Student-Teacher Ratio. The student-teacher ratio shall be reasonable at all times in keeping with generally accepted delivery modes and course content. In determining a reasonable ratio, the institution shall consider the following factors:

  1. the amount of lecture given by instructors in skills-building and practice classes;
  2. the level of existing skills of the students;
  3. the amount of direct supervision exercised by the instructor and the availability of instructional equipment in a lab setting where there is primary instruction in a specific skill; and
  4. the use of technology in providing alternative instruction or evaluation.


The instructional resources, audiovisual teaching equipment, and instructional materials shall be adequate to serve the needs of the institution’s educational programs. The resources shall include current titles, periodicals, professional journals, or full-text online resources appropriate for the institution’s educational programs. There shall be evidence that appropriate instructional resources, equipment, technology, and materials are utilized to support the educational objectives.

References. The institution shall have available and easily accessible to faculty and students standard reference works appropriate to the curriculum. Major consideration will be given to the variety of volumes, periodicals, online resources and information technology readily available to students and faculty, recency of publications, appropriateness, and relevance to the programs.

Distribution of Resources and Materials. The instructional resources and references may be consolidated or may be distributed throughout the educational facility, or they may be provided by the institution under contract with an external organization on behalf of its student body which ensures access to library resources and references pertinent to the programs offered by the institution; including resources that are available exclusively online.
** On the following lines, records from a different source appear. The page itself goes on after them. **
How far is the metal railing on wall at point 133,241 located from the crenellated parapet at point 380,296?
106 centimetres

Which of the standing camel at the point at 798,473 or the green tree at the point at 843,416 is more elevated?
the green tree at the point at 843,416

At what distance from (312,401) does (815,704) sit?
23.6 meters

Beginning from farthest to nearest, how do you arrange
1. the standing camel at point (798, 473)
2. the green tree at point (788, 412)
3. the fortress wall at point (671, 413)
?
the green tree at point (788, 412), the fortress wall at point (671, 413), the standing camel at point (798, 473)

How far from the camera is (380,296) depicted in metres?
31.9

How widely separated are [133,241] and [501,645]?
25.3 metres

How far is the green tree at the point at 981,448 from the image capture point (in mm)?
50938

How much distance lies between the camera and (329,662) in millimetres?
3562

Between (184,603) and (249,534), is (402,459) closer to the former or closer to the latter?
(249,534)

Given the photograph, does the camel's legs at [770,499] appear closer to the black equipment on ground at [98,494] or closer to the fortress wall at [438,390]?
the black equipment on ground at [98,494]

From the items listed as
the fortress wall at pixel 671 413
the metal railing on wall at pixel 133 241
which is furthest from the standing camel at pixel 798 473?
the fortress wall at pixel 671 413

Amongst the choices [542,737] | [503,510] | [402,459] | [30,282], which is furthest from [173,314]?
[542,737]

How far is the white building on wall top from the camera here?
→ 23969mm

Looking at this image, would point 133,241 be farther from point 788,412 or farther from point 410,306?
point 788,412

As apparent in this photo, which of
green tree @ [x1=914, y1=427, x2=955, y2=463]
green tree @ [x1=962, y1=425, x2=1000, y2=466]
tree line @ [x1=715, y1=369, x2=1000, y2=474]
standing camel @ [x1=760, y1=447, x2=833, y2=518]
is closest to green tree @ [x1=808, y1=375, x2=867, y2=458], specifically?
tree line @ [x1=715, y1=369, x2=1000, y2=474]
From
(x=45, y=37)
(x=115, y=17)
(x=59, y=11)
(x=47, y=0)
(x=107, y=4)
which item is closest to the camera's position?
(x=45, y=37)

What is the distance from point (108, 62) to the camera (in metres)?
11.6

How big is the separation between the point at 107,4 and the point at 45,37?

Easy access to and use of reference materials, periodicals, and information technology are of prime importance in determining if the institution is meeting the educational needs of its students and faculty. Availability and utilization of audiovisual equipment also are important.

Inventory. A current inventory of instructional materials and equipment shall be maintained by the institution.

Budget. Budget allocations and expenditures for instructional resources, equipment, and materials shall be sufficient to meet the needs and fulfill objectives of the institution’s programs.